Suggested Staffing Plan
The various stakeholders should play their part to ensure that the healthcare facilities have got sufficient nursing staffs. This is in the attempt of guaranteeing proper services and adequate protection of the patients. Healthcare stakeholders include the hospital's administrators, insurance companies, regulating agencies, and the accrediting agencies. They should all work together to ensure the improvement of the quality of the healthcare services offered to the patient (Needleman et al., 2002). Appropriate strategies should also be developed to establish the most appropriate nursing numbers to meet the healthcare demand. A high number of nurses is recommended for better healthcare. For instance, to address the issue of the rising falls and pressure ulcers, Nightingale Community Hospital will be required to increase the nursing hours.

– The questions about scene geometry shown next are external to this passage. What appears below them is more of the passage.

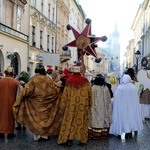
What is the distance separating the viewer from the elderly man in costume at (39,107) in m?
7.55

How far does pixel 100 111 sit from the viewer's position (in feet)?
26.0

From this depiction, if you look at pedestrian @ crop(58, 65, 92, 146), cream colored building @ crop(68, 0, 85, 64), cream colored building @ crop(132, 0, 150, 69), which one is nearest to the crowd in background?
pedestrian @ crop(58, 65, 92, 146)

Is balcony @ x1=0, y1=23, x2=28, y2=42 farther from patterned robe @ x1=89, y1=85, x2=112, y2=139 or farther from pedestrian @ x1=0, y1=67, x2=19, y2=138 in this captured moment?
patterned robe @ x1=89, y1=85, x2=112, y2=139

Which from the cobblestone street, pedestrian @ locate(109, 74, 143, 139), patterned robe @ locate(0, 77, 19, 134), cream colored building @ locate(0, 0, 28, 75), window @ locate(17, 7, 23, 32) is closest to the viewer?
the cobblestone street

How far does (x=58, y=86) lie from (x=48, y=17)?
27.1 m

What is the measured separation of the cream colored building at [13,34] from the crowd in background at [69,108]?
43.1ft

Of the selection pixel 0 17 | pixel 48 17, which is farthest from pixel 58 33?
pixel 0 17

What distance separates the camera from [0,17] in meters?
21.0

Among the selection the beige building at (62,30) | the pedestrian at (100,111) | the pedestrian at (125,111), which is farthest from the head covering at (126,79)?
the beige building at (62,30)

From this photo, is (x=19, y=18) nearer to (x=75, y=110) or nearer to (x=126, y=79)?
(x=126, y=79)

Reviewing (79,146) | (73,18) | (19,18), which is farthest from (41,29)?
(79,146)

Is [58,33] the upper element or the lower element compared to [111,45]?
lower

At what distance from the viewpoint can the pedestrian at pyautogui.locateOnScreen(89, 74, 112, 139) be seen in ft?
25.9

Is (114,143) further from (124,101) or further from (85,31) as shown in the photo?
(85,31)
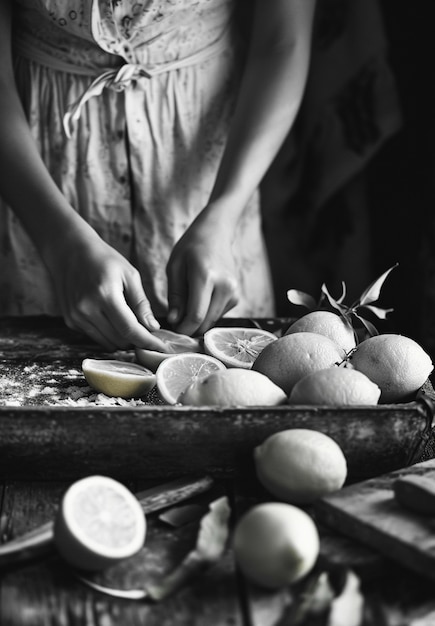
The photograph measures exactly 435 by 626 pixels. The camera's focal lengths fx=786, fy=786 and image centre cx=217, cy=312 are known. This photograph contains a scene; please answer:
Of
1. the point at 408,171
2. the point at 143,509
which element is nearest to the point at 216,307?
the point at 143,509

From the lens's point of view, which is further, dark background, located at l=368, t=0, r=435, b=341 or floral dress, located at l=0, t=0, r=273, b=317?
dark background, located at l=368, t=0, r=435, b=341

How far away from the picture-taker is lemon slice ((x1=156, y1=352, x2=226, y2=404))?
102cm

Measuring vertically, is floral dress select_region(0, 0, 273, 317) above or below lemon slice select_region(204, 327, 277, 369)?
above

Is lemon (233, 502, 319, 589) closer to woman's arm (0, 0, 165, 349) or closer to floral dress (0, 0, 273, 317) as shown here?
woman's arm (0, 0, 165, 349)

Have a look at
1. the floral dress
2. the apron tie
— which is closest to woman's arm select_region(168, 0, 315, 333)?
the floral dress

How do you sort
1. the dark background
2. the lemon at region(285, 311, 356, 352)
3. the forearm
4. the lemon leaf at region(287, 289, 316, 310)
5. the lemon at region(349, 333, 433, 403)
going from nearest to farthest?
the lemon at region(349, 333, 433, 403) < the lemon at region(285, 311, 356, 352) < the lemon leaf at region(287, 289, 316, 310) < the forearm < the dark background

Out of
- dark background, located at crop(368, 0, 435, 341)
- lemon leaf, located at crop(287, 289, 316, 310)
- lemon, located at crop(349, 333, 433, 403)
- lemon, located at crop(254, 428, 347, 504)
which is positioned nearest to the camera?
lemon, located at crop(254, 428, 347, 504)

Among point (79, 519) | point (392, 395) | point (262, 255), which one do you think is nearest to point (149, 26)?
point (262, 255)

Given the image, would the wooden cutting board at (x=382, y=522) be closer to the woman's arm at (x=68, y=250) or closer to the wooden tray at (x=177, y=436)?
the wooden tray at (x=177, y=436)

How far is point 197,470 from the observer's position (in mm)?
911

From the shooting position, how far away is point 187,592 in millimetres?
713

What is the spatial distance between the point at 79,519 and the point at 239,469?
233mm

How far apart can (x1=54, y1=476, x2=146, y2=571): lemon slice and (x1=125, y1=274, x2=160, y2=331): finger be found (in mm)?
500

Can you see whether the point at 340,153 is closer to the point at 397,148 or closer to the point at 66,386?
the point at 397,148
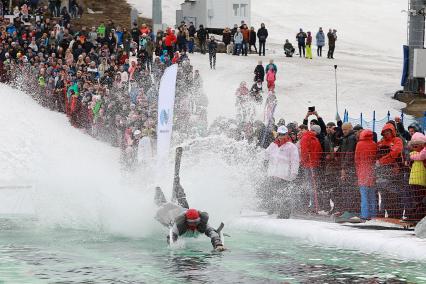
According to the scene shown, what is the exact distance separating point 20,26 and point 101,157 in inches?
365

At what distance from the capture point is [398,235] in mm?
17438

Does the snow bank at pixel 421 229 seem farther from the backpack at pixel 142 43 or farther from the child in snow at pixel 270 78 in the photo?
the backpack at pixel 142 43

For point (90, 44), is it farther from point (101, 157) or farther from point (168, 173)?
point (168, 173)

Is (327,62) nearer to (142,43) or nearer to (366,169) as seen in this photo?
(142,43)

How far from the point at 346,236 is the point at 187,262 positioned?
119 inches

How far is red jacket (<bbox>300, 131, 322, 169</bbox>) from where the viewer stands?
68.6ft

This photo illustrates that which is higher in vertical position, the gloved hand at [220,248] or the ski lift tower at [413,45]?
the ski lift tower at [413,45]

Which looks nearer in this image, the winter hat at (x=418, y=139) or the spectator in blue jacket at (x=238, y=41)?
the winter hat at (x=418, y=139)

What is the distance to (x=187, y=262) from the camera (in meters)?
16.3

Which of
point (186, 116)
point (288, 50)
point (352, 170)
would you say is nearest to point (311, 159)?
point (352, 170)

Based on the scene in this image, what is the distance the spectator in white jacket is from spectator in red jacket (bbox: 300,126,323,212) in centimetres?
17

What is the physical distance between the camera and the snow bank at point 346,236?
1628cm

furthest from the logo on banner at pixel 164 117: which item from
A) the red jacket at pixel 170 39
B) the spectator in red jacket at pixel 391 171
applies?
the red jacket at pixel 170 39

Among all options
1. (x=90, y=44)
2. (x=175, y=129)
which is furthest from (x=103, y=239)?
(x=90, y=44)
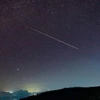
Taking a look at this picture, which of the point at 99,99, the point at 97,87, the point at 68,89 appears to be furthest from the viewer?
the point at 68,89

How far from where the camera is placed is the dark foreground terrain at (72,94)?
2762 centimetres

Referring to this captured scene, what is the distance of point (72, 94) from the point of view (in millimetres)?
29391

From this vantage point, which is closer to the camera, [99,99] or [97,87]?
[99,99]

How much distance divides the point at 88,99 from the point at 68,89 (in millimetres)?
3898

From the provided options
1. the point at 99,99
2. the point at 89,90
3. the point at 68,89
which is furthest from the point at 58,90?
the point at 99,99

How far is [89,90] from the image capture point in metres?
28.7

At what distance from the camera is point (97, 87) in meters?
28.4

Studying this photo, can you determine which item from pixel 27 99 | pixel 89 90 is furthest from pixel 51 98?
pixel 89 90

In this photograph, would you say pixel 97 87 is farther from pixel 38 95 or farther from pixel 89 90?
pixel 38 95

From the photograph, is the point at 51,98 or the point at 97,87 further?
the point at 51,98

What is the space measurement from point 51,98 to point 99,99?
24.1 feet

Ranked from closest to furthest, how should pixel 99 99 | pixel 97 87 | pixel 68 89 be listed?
pixel 99 99, pixel 97 87, pixel 68 89

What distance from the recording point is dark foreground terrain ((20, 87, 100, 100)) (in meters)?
27.6

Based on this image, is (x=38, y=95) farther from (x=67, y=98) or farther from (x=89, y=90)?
(x=89, y=90)
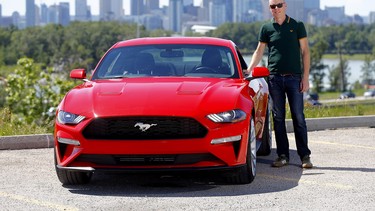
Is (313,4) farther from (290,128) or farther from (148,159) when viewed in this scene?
(148,159)

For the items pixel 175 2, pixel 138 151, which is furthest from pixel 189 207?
pixel 175 2

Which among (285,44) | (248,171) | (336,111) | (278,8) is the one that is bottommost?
(336,111)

A staffing plan to promote the employee's involvement for better results will be part of the staffing plan. Creating a participative working environment is essential in improving the general performance of the healthcare service providers (Mujumdar & Santos, 2014). The individual hired by the organization will have to meet the set requirements for identification of competitive workers. The recruited nurses will join the fall prevention team, and they will be equipped with the required necessary skills for sufficient implementation of the set goal. Periodic training and mentorship will be offered to ensure continuous skills' development. The managers and departmental leader will be in charge of monitoring the healthcare service providers and providing the report on the staff attendance rate. The reporting system is expected to be on a quarterly basis, and the report should go to the stakeholders concerned such a Quality Assurance Committee. These strategies will help in improving the quality of the services to the clients. The working for 12 hours may also affect the performance of the nurses and hence a maximum of 8 to 10 hours per shift is recommended (Clendon, & Gibbons, 2015). The proposed staffing plan for Nightingale is therefore in acquiring more nurses as well as offering training to develop the existing workforce for the attainment of the set goals and objectives.
References
Clendon, J., & Gibbons, V. (2015). 12 h shifts and rates of error among nurses: A systematic review. International Journal of Nursing Studies, 52(7), 1231-1242 12p. doi:10.1016/j.ijnurstu.2015.03.011
Mujumdar, S., & Santos, D. (2014). Teamwork and communication: an effective approach to patient safety. World Hospitals and Health Services: The Official Journal of the International Hospital Federation, 50(1), 19-22.
Needleman, J. Ph.D., Buerhaus, P. Ph.D., R.N., Mattke, S. M.D., M.P.H., Stewart, M. B.A., and Zelevinsky, K. (2002). Nurse-Staffing Levels and the Quality of Care in Hospitals. The New England Journal of Medicine, 346:1715-1722.